Biphasic adaptative responses in VLDL metabolism and lipoprotein homeostasis during Gram-negative endotoxemia.

Dyslipidemia and hepatic overproduction of very low density lipoprotein (VLDL) are hallmarks of the septic response, yet the underlying mechanisms are not fully defined. We evaluated the lipoprotein subclasses profile and hepatic VLDL assembly machinery over 24 h in fasted LPS-treated rats. The response of serum non-esterified fatty acids (NEFA) and glucose to endotoxin was biphasic, with increased levels of NEFA and hypoglycemia in the first 12 h-phase, and low NEFA and high glucose in the second 12 h-phase. Hypertriglyceridemia was more marked in the first 12 h (6.8-fold), when triglyceride abundance increased in all lipoprotein subclasses, and preferentially in large VLDL. The abundance of medium-sized VLDL and the increase in the number of VLDL particles was higher in the second phase (10-fold vs 5-fold in the first phase); however, apoB gene transcript abundance increased only in the second phase.
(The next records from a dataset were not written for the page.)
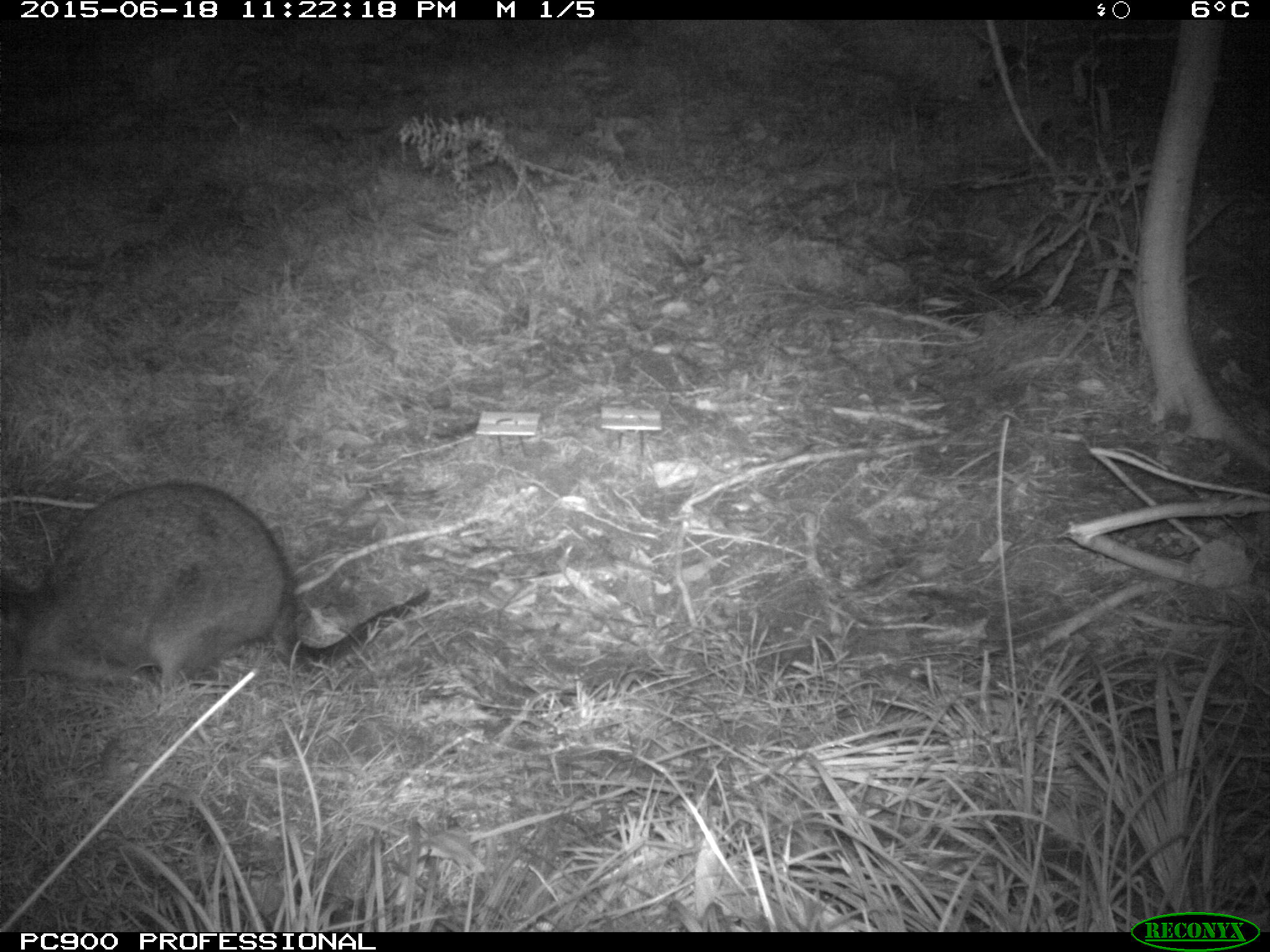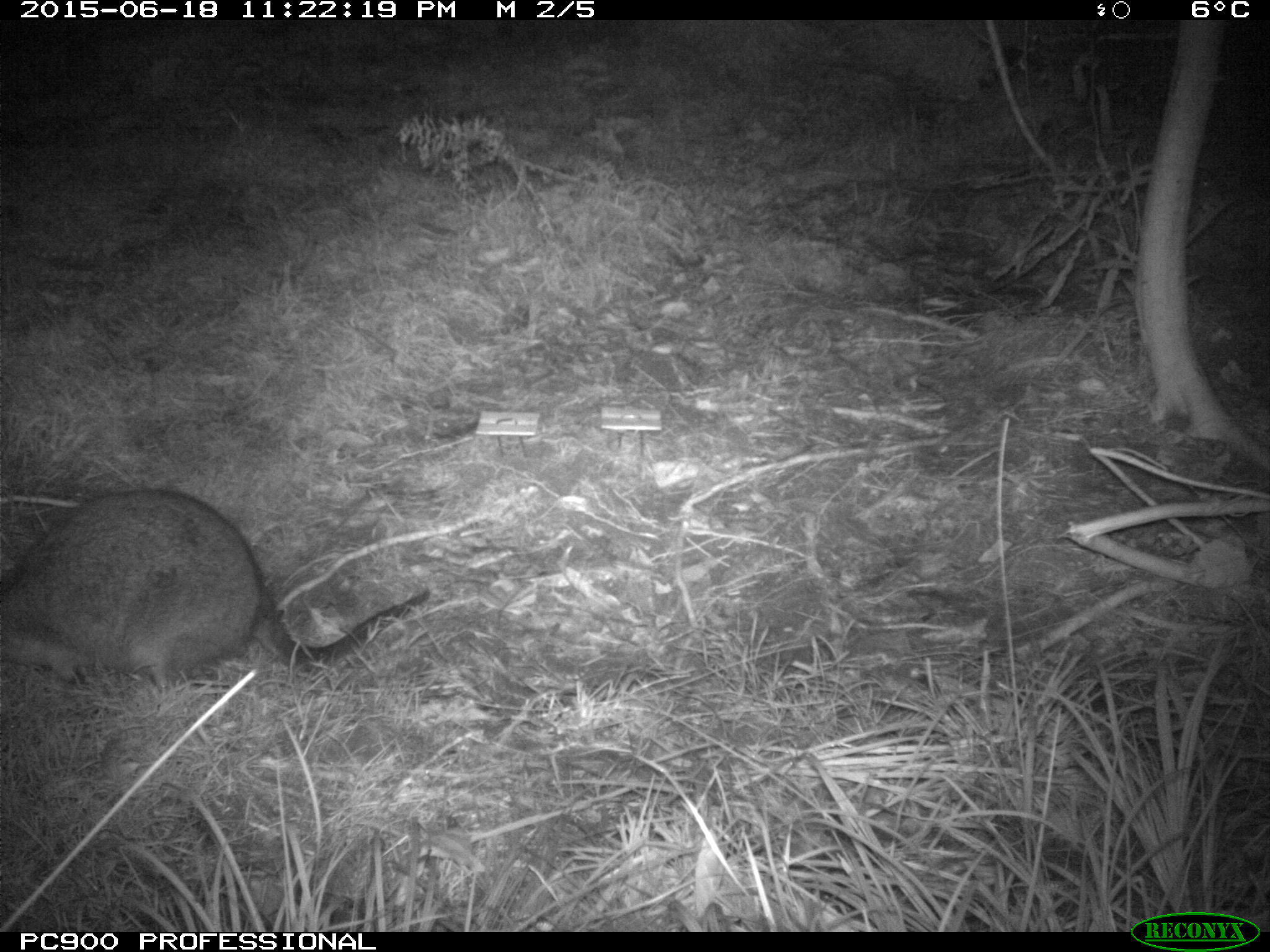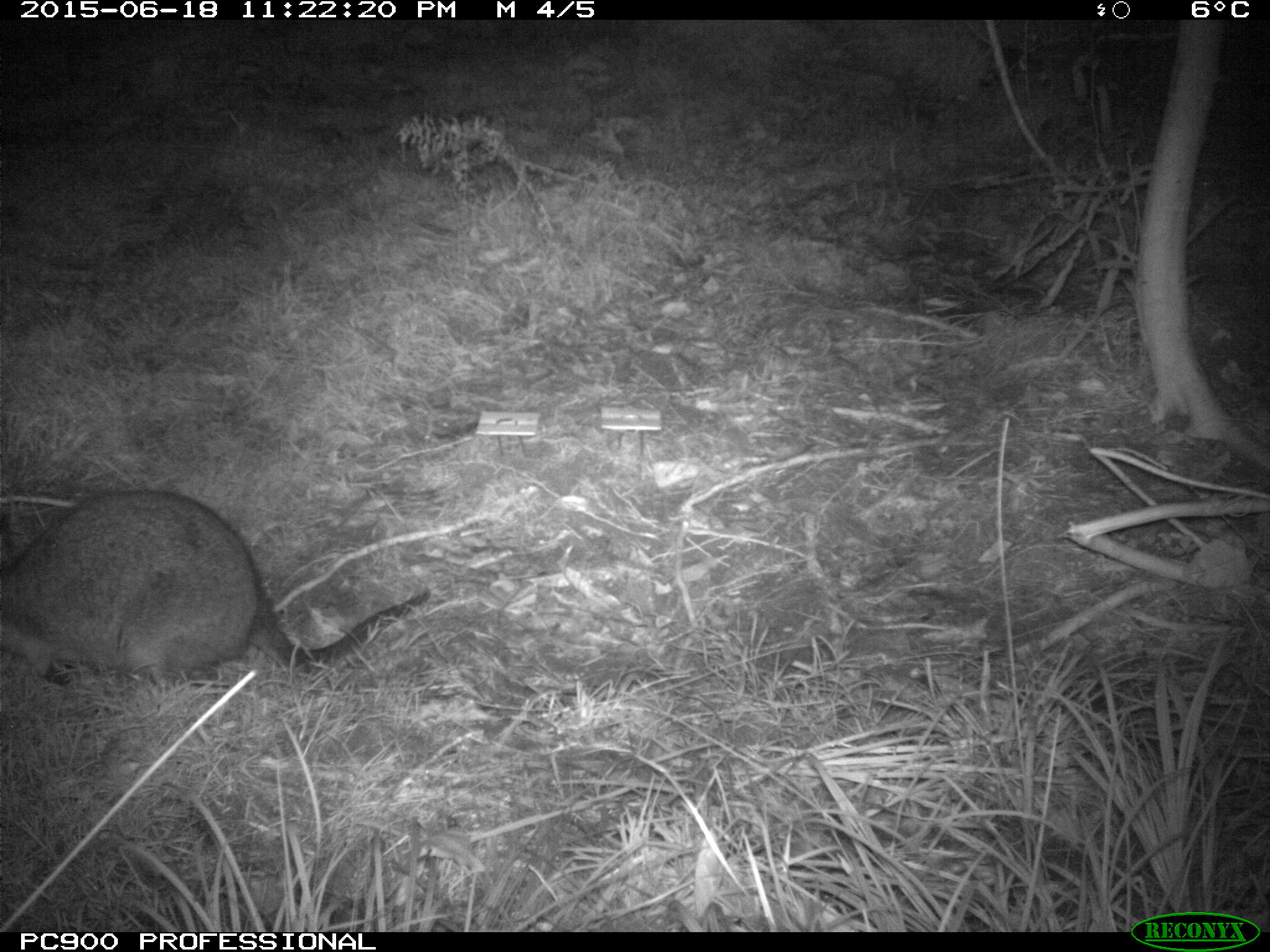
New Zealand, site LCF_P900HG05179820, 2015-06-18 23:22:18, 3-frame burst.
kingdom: Animalia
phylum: Chordata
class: Mammalia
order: Diprotodontia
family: Macropodidae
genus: Notamacropus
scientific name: Notamacropus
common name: wallaby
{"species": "wallaby (Notamacropus)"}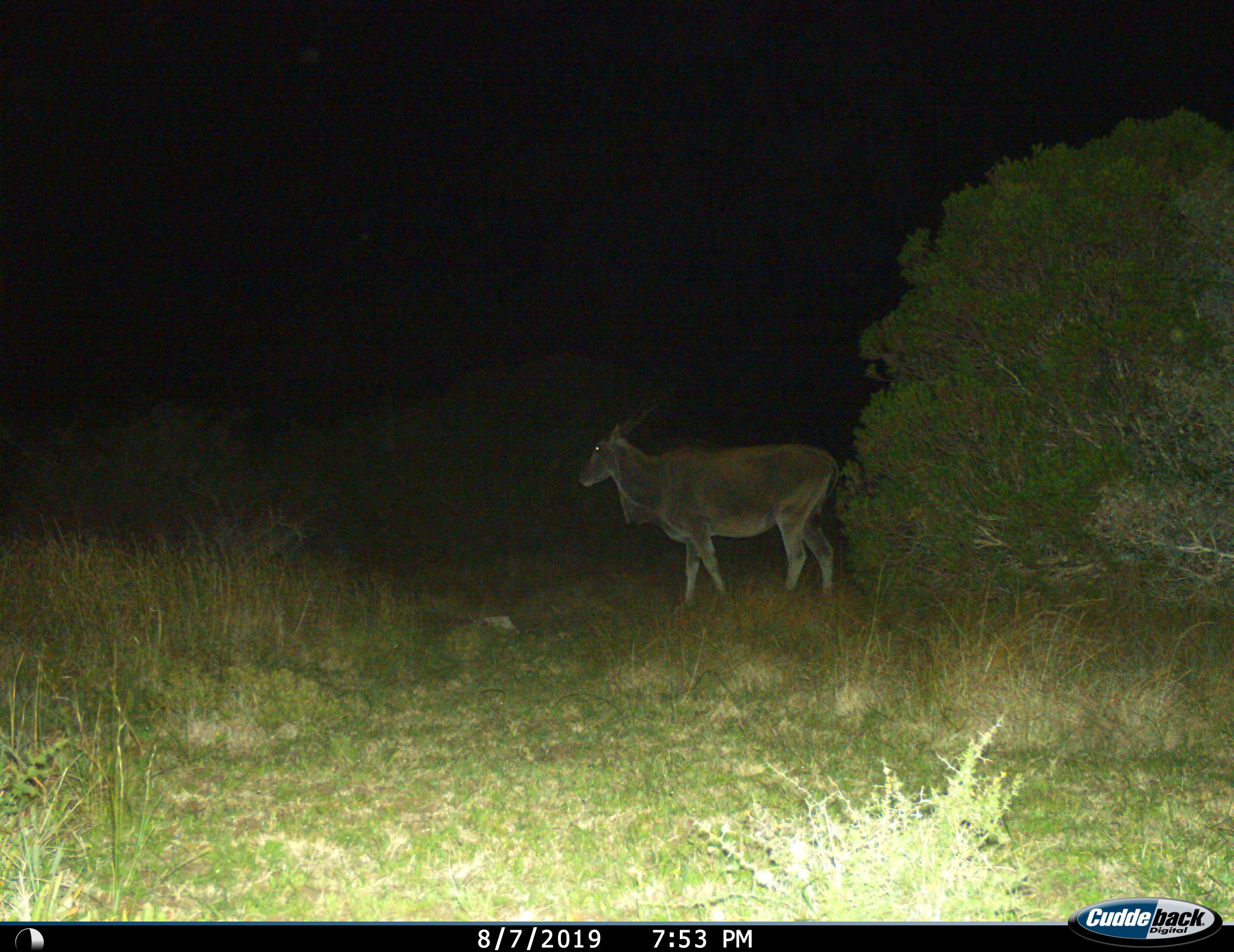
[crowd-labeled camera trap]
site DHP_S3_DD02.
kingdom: Animalia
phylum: Chordata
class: Mammalia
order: Artiodactyla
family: Bovidae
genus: Tragelaphus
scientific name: Tragelaphus oryx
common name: eland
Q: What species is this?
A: Eland (Tragelaphus oryx).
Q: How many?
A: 1.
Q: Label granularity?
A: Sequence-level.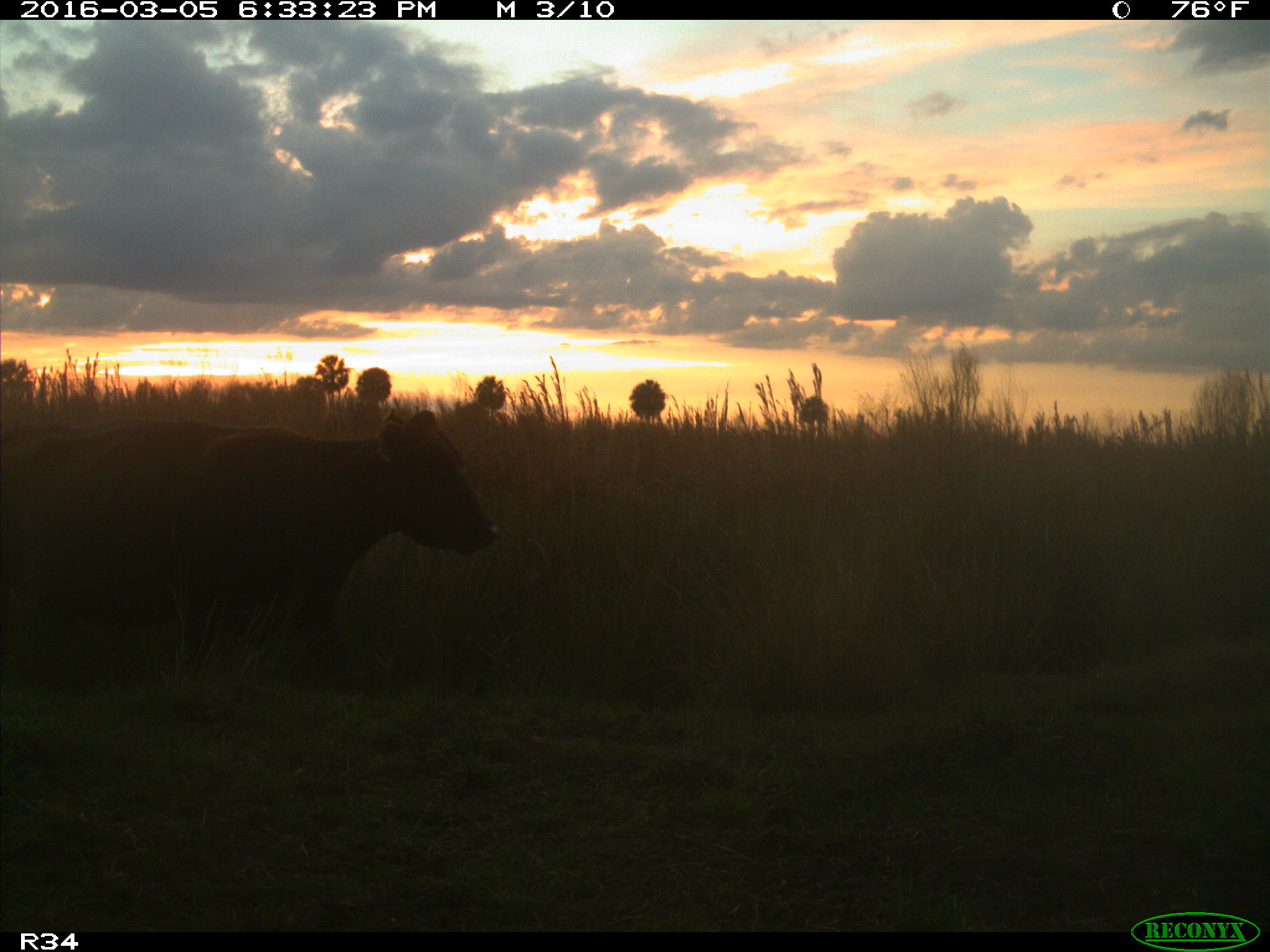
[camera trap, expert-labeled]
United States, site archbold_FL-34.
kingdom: Animalia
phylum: Chordata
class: Mammalia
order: Artiodactyla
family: Bovidae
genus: Bos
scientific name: Bos taurus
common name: domestic cow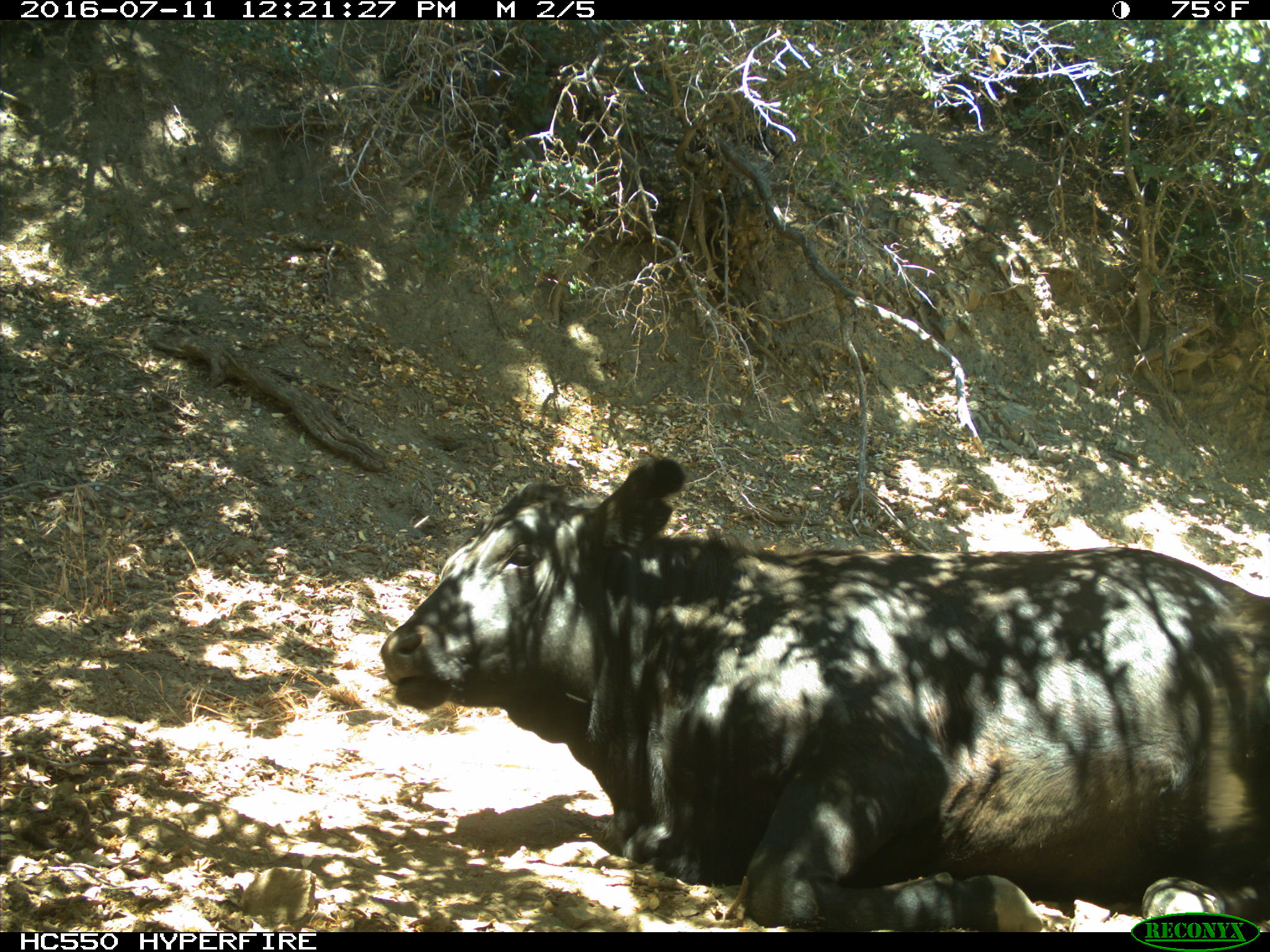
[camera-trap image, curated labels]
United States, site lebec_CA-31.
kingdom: Animalia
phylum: Chordata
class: Mammalia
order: Artiodactyla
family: Bovidae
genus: Bos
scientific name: Bos taurus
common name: domestic cow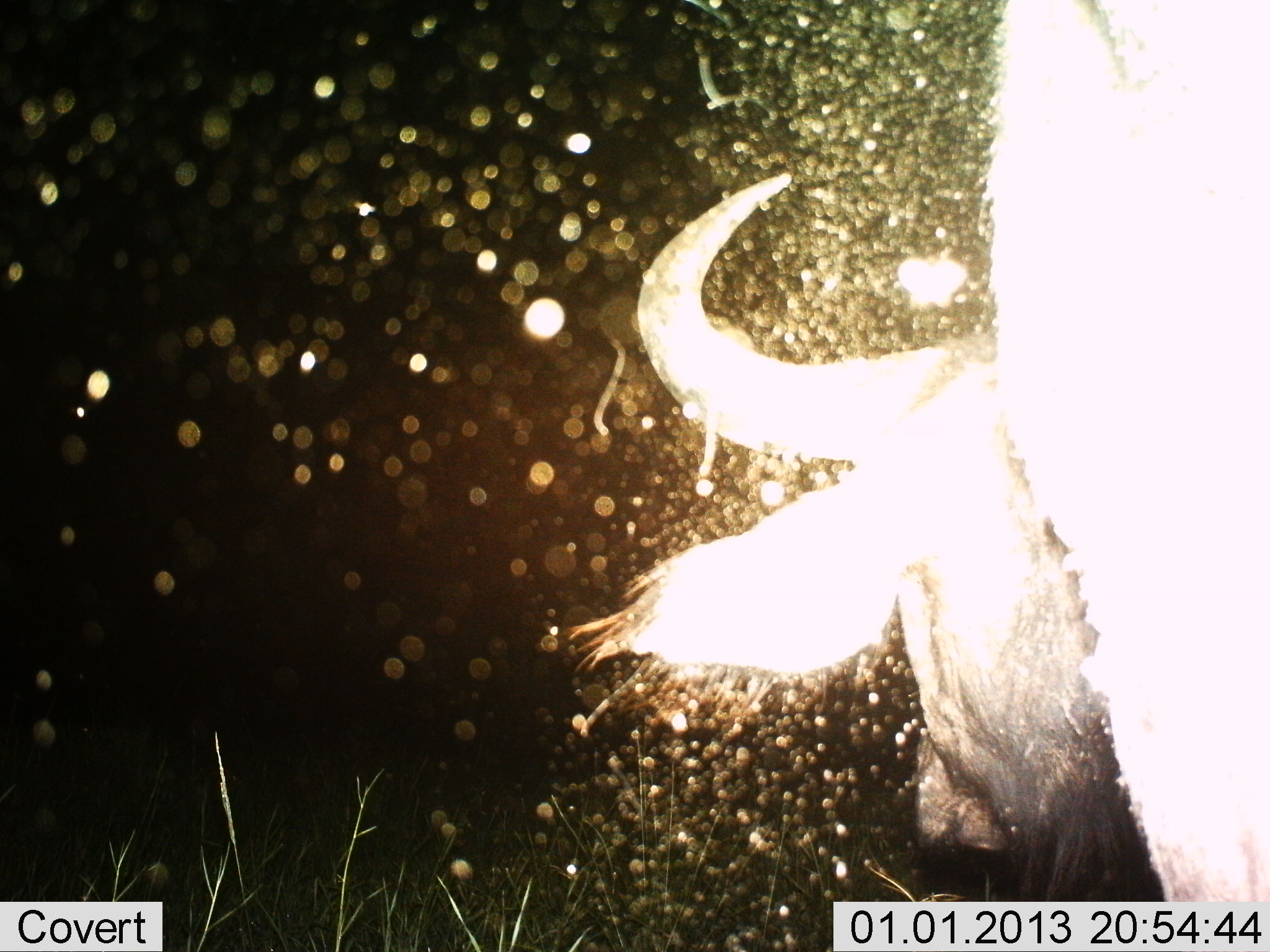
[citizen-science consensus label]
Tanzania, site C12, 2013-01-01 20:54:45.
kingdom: Animalia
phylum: Chordata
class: Mammalia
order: Artiodactyla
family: Bovidae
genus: Connochaetes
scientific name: Connochaetes taurinus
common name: blue wildebeest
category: wildebeest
Wildebeest (blue wildebeest) (Connochaetes taurinus), count 1. Behavior (volunteer vote fractions): standing 73%, resting 0%, moving 20%, interacting 0%. Young present (vote fraction): 0%. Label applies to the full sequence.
Analysis of putative pre-translational mechanisms revealed that neither increased Apob transcription rate nor increased transcript binding to mRNA stabilizing HuR (Hu antigen R) protein paralleled the increase in apoB transcripts. In conclusion, endotoxin challenge induces increases in plasma NEFA and large, triglyceride-rich VLDL. After approximately 12 h, the triglyceride-rich VLDLs are replaced by medium-sized, triglyceride-poor VLDL particles. Hepatic apoB mRNA abundance also increases during the second period, suggesting a role for apoB protein expression in the acute reaction against sepsis.